Breakers work essentially the same as fuse boxes, if it gets overloaded then you just flip the switch back into its normal position instead of replacing a burnt fuse

sound convenient, but how often do you need to do that? it's not like pulling a fuse out and fitting new wire is all that hard/time consuming

GFCI are garbage though I work with them all the time in industry setting.

The ones in the machines my company builds use ethernet so the software can monitor the breakers, current load, voltage etc. Makes troubleshooting much easier.

>Why hasn't the breaker evolved at all?
actually..they have evolved into a situation whereby, they now never need replaced, and altering them (by addition of artificial obsolescence) would be dangerous af, as your average Joe is better than 50-50 to toast himself trying. Thus, you accidentally ended up with the perfect product. It doesn't 'evolve' because, it doesn't fucking need to - it just werks, and 'improving' it till it no longer does, like they do with every other fucking thing, would bring too many lawsuits involving housefires, fried ded ppl and other unfortunate incidentals

It stops retards from replacing fuses with coins

Only very unusual situations, like what I've experienced.

My roommate has a monster of a PC. We're talking 1600 watt power supply here.
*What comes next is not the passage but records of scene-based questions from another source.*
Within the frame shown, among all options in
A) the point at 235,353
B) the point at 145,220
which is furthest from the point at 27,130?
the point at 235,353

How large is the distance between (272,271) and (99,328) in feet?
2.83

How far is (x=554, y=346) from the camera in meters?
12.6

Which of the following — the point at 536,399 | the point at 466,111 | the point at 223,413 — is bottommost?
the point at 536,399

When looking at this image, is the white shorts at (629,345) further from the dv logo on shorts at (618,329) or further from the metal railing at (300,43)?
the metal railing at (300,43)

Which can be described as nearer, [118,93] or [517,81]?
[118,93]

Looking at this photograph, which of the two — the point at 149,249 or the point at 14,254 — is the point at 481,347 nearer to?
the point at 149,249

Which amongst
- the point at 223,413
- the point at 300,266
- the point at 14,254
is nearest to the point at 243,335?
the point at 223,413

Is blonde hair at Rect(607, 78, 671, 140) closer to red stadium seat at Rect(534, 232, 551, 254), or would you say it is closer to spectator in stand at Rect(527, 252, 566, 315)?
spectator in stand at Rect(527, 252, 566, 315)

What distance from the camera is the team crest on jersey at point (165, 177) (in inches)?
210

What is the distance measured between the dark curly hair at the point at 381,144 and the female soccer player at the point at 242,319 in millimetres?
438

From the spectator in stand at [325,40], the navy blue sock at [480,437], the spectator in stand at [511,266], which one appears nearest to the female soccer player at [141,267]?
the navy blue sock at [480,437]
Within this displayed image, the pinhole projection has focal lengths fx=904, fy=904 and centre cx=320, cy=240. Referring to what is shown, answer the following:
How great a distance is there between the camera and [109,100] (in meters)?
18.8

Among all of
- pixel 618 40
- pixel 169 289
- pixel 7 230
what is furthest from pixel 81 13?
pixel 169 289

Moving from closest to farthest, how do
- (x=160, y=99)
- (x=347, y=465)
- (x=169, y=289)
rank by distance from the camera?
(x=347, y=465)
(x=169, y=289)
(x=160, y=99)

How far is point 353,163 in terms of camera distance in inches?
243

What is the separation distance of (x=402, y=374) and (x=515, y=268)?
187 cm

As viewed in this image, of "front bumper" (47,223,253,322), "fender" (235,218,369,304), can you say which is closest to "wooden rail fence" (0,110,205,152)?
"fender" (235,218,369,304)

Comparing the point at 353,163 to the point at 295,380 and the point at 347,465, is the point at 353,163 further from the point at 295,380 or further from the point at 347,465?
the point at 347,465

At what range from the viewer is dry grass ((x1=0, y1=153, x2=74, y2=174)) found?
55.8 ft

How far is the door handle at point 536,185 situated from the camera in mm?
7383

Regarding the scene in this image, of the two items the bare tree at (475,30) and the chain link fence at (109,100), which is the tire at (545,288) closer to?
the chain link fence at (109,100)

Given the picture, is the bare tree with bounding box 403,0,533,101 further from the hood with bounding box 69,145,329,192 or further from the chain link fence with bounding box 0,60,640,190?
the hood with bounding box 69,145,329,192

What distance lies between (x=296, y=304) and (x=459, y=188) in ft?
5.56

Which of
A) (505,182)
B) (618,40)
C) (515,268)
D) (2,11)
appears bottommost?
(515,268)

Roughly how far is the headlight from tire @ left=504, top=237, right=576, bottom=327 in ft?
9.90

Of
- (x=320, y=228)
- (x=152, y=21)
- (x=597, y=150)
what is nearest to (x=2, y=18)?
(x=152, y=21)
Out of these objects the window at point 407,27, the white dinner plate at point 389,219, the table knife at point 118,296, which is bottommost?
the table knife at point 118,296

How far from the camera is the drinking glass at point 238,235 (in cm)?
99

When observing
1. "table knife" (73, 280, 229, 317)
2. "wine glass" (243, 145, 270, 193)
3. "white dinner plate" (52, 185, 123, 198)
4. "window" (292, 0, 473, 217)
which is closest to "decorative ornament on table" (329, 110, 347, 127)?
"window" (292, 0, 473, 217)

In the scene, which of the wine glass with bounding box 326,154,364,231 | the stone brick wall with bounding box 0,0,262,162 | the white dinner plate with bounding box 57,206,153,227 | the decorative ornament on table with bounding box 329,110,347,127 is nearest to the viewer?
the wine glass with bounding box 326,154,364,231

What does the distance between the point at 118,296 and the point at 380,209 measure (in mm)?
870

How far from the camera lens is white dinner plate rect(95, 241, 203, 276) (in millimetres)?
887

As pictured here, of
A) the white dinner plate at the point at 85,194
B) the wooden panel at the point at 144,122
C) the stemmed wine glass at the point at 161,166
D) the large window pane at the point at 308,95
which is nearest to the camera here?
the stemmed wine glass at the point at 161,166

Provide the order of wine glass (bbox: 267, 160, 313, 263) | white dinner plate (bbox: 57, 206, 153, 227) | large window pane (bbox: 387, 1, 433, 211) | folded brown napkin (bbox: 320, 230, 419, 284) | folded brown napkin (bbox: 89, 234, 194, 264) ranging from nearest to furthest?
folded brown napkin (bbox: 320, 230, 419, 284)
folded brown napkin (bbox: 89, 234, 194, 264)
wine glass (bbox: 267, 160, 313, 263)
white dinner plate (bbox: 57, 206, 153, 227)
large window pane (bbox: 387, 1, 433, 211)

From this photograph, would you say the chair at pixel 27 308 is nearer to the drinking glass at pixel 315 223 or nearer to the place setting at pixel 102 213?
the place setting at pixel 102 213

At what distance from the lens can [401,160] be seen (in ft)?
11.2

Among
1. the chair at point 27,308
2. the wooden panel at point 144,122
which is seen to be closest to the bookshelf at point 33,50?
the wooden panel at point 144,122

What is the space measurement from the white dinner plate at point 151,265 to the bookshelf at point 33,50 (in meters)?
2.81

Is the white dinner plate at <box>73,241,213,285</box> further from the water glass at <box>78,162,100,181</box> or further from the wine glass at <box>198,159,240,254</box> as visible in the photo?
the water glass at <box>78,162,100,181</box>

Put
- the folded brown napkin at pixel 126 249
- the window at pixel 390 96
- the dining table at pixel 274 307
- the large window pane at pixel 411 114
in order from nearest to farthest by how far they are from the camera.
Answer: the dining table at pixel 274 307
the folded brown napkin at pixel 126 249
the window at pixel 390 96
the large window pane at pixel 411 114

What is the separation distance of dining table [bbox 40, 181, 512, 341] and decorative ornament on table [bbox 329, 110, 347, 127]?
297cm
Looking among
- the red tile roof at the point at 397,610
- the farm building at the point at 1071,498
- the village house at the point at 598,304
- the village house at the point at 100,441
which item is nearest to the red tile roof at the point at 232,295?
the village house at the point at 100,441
On it's own, that computer is not enough to overwhelm a circuit, but if it was under 100% load for a sustained period of time, and if the rest of us were using our own lights and computers (the entire upstairs was on a single circuit) then the breaker would flip. This used to happen on a weekly basis, sometimes twice a week. I actually bought a UPS to guard my desktop against the constant shutdowns. Over the summer of 2018 though, he got his parents (they own the house) to hire an electrician to rewire the ENTIRE electrical system, telling them them it was "dangerous". It was done in such a way that his room is now on a separate circuit with No. 12 wire and a 20-amp breaker capable of handling 2.4 kilowatts. Needless to say it's sufficient and we haven't had another issue.

>rewiring the room
kek I replaced my 15amp breakers with 20amp when they kept tripping because of window ACs around the house
No issue since

Unless you put in a thicker gauge of wire, my guess would be that it's dangerous to just swap out the 15 amp breakers with 20 amp ones. The idea is to flip the breaker if the electrical load is too much for the wiring to handle, not if it's too much for the breaker to handle.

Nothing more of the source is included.